El hombre los invitó a una limonada helada, algo sin duda curioso teniendo en cuenta el tiempo que hacía. Pero Velasco parecía vivir en un dilatado verano indio en los barrios altos de Santiago de Chile. Los había recibido en su despacho: madera barnizada, piel color caoba, aroma a puro. En la penumbra, Kasdan entrevió las encuadernaciones marrones con reflejos cobrizos de La Pléiade. Se puso las gafas. Leyó: Montaigne, Balzac, Maupassant, Montherlant… Un francófilo puro.
Una vez que hubo llenado los vasos, Velasco posó la jarra de cristal y se sentó frente a ellos.
—En los años ochenta, una amnistía encubierta protegía a los torturadores. Para empezar, estaba el problema de los desaparecidos. No hay cuerpos, no hay víctimas. Por otra parte, la palabra «tortura» ni siquiera existe en el código penal chileno. A priori los militares no temían nada. Pero solo a priori, porque había otros países querellantes. Las demandas de extradición se multiplicaban. En el mismo Chile se hablaba cada vez más de esas denuncias. Los periódicos las mencionaban. Algunos se atrevían a manifestarse en la calle. Pinochet envejecía. Y el mundo cambiaba: las dictaduras, una tras otra, caían. El apartheid se tambaleaba en Sudáfrica. Los muros del Este temblaban. Estados Unidos ya no sostenía a las dictaduras sudamericanas tan descaradamente como antes. El problema tomaba un cariz serio. ¿Extraditaría Chile a sus asesinos?
—Eso es lo que pasó con Pinochet, ¿no? —preguntó Kasdan.
—No exactamente. Pinochet tenía problemas de salud. Viajó a Londres para operarse de una hernia lumbar. No desconfió lo suficiente. En realidad, no había denuncias británicas contra él, pero el juez Baltasar Garzón, de Madrid, logró hacer valer una queja española en el territorio del Reino Unido. Los dos países tienen acuerdos. Pinochet quedó preso en la trampa. Ya no gozaba de inmunidad alguna. Salvo por su edad y su supuesta senilidad. Y salió airoso gracias a eso.
Volokine llevó la pelota a su área.
—Volviendo a Wilhelm Goetz. ¿Sabe qué papel desempeñó durante la represión?

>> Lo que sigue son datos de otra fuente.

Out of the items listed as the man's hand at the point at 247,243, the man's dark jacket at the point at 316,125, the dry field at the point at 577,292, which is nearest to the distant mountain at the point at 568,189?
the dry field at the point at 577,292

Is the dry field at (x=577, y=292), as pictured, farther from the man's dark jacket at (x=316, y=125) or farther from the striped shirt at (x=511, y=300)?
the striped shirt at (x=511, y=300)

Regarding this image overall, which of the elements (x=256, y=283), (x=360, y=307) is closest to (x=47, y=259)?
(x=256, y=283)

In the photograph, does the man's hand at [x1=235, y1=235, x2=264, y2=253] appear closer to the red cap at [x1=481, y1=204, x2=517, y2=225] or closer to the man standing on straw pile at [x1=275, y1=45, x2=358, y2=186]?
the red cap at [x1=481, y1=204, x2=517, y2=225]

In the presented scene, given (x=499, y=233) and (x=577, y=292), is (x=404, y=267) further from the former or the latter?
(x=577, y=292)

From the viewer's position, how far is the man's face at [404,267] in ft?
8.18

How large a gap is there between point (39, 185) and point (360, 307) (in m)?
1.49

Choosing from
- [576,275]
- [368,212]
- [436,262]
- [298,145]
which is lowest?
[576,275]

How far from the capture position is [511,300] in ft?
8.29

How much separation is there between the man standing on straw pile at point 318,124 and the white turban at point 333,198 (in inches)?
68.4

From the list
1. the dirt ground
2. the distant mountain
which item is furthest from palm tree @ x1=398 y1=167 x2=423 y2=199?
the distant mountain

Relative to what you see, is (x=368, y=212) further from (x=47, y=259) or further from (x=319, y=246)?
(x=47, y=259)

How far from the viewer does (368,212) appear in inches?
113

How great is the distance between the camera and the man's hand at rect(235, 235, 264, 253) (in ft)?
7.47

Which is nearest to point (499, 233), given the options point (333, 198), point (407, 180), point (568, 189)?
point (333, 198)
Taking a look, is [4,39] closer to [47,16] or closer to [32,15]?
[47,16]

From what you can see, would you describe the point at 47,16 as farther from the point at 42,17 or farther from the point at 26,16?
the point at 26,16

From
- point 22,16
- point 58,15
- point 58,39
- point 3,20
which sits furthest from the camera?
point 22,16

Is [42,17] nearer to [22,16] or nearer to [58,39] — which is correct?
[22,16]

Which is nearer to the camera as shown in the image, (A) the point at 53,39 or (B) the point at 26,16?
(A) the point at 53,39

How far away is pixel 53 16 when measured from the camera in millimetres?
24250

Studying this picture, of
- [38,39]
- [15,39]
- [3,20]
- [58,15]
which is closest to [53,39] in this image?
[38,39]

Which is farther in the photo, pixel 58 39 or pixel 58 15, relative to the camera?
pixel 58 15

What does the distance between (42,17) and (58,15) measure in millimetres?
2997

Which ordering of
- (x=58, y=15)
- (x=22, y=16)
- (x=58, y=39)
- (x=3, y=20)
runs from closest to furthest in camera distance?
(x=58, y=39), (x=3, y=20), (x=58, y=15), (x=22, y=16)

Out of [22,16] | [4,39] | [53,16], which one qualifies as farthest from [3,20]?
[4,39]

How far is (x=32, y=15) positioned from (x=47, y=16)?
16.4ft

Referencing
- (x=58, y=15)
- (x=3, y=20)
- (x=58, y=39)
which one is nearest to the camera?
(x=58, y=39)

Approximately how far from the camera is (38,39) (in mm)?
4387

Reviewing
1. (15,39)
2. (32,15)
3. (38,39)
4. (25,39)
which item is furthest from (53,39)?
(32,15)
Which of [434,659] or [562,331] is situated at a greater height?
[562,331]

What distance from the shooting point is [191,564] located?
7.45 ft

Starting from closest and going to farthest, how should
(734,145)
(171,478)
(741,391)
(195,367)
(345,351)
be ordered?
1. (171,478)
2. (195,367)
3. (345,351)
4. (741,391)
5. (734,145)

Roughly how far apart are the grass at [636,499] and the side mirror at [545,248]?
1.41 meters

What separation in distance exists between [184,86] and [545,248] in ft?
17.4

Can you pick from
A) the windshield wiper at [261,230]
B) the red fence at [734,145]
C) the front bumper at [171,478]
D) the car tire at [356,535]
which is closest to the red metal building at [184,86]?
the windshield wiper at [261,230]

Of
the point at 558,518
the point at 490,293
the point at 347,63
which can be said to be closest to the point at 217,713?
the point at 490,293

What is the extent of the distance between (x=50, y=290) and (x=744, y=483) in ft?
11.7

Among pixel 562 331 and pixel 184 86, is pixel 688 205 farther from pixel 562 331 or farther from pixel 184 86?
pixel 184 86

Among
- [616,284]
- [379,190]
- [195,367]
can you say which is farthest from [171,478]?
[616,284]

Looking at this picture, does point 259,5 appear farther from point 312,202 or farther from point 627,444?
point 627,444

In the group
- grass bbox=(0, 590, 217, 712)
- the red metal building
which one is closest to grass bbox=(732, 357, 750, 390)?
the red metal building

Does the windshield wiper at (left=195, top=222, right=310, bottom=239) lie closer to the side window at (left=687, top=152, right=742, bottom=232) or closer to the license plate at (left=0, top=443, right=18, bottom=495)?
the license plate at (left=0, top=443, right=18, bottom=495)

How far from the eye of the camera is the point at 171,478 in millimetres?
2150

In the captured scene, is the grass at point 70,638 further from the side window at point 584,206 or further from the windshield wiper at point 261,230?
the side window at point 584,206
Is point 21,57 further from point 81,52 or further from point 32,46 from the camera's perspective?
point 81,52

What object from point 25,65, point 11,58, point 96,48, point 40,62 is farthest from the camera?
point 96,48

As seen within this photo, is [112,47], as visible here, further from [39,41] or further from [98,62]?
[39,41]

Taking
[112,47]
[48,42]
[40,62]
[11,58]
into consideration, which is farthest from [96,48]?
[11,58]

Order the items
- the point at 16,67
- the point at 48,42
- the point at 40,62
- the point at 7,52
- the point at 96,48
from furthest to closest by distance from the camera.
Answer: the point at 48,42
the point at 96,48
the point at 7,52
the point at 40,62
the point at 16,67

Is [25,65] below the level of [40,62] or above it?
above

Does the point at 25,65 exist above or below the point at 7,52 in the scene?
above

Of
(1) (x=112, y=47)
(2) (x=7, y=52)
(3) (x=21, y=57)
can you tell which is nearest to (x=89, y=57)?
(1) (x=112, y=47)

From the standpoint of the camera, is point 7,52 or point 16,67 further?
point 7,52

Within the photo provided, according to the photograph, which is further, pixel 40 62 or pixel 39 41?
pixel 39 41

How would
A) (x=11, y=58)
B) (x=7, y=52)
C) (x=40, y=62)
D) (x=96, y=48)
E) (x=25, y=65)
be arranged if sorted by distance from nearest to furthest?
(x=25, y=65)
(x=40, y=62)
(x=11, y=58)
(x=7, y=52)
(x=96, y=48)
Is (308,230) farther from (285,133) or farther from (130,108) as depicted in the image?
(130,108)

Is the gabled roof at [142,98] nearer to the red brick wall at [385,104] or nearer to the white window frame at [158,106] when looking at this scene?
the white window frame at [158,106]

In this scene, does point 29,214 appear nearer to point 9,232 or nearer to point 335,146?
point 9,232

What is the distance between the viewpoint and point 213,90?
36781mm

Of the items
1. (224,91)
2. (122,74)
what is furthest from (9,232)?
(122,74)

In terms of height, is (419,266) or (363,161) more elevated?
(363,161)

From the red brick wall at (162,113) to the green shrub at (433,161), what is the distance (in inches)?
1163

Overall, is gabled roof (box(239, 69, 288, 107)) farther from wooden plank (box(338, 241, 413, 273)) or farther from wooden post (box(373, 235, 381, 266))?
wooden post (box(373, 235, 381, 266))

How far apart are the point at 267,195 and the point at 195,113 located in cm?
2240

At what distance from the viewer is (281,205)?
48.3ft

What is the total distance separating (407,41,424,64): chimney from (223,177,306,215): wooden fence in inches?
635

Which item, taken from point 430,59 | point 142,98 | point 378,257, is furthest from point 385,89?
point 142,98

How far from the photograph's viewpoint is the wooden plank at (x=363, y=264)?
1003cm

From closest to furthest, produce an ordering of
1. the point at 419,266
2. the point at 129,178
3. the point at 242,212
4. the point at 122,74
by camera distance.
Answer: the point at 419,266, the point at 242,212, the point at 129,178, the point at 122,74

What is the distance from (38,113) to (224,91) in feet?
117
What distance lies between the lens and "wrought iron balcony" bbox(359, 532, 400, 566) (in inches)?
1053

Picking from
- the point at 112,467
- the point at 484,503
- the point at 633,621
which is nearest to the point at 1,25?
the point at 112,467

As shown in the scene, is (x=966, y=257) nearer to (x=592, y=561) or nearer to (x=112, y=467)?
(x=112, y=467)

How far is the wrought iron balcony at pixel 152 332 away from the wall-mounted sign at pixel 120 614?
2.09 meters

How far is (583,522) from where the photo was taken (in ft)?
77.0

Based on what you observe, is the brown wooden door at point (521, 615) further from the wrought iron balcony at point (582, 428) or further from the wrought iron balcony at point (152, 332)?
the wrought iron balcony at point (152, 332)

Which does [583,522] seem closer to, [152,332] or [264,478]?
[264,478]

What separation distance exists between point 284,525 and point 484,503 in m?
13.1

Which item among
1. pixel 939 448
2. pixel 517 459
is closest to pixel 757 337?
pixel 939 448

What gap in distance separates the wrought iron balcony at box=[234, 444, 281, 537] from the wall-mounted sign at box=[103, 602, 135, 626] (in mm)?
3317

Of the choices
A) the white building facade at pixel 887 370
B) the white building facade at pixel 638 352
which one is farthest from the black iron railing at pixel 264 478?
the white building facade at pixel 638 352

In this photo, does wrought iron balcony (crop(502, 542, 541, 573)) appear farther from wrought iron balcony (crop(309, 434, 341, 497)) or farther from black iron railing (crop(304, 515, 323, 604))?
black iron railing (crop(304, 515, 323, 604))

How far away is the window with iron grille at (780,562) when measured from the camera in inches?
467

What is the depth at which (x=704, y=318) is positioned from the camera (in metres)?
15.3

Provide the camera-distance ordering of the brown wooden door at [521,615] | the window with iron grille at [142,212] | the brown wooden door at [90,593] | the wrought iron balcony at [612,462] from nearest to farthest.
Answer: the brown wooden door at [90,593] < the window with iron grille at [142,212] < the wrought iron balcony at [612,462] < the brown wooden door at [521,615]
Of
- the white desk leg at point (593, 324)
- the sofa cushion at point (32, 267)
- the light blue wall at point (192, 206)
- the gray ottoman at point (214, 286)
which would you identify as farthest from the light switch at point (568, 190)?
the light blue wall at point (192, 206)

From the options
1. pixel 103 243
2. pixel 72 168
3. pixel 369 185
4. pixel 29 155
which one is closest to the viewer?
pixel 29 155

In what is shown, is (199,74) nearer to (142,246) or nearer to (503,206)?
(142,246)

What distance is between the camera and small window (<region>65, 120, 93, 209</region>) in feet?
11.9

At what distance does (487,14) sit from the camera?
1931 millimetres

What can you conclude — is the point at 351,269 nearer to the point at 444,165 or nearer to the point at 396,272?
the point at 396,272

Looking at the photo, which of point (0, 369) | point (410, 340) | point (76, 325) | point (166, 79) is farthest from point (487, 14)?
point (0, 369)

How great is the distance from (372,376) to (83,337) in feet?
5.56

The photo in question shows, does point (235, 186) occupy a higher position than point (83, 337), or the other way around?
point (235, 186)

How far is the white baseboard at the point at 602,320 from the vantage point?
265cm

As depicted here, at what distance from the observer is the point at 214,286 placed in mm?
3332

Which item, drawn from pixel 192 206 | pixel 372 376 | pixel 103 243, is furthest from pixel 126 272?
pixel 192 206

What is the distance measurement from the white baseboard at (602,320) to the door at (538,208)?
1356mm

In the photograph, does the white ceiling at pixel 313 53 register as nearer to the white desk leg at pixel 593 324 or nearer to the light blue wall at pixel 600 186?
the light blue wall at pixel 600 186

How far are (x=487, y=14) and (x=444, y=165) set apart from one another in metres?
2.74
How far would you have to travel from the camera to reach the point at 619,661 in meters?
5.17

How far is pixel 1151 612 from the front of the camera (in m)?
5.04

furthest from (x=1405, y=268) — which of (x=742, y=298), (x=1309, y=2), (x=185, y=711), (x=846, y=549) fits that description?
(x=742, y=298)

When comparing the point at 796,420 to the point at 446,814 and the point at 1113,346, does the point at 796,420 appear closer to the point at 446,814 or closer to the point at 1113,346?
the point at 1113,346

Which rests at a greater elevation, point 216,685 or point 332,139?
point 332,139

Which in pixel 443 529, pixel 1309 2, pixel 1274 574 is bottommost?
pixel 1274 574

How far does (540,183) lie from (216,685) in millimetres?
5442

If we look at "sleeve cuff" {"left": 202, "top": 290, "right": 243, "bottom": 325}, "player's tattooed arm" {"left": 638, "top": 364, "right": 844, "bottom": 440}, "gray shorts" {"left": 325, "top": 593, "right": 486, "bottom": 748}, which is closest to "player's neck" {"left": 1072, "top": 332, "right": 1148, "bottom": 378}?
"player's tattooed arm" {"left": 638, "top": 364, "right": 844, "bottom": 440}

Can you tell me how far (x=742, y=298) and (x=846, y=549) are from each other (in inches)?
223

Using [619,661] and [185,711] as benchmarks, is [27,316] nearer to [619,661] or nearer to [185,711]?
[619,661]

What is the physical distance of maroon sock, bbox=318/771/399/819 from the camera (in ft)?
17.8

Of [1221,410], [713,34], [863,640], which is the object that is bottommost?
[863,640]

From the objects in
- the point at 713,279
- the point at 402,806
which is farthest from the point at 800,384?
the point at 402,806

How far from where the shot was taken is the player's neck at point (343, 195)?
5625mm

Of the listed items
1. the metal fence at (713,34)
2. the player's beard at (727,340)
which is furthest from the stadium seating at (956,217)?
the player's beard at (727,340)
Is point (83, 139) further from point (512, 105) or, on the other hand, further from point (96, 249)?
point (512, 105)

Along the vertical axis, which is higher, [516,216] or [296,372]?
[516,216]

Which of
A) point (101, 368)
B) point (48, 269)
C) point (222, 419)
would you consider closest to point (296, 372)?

—Ningún papel oficial o importante. Wilhelm Goetz no era militar. Ni tampoco un funcionario del régimen. Pero estaba cerca de los torturadores, en particular de los dirigentes de la DINA, la policía secreta de Pinochet.
—¿Qué hacía?
Velasco se pasó el dorso de la mano bajo la barba.
—No se sabe con certeza. No hubo muchos que sobrevivieran a esos interrogatorios. Sin embargo, su nombre se menciona repetidas veces en varias denuncias. Es evidente que presenció sesiones de tortura.
—Hay algo que no entiendo —intervino Kasdan—. Si esas denuncias provienen de Europa, ¿por qué Goetz vino a refugiarse precisamente en Francia? ¿Por qué se metió en la boca del lobo?
—Una pregunta interesante… Ahí hay un misterio. Goetz parecía no temer nada en Francia. Como si aquí gozara de inmunidad. Hubo rumores al respecto.
—¿Rumores?
El chileno juntó las manos, como diciendo: «No abráis el tonel de las Danaides».
—Políticamente, los años setenta fueron un período complejo. Algunos países tenían acuerdos incomprensibles. Y secretos. Se dice que algunos chilenos gozaban de protección en Francia.
—¿Por qué?
—Misterio. Pero Goetz no es el único que vino a refugiarse aquí. Francia acogió a miembros de la DINA. Todos gozaron del estatus de refugiado político. El colmo.
—¿Tiene la lista de esos «refugiados»?
—No. Habría que hacer averiguaciones. Si quieren, puedo encargarme.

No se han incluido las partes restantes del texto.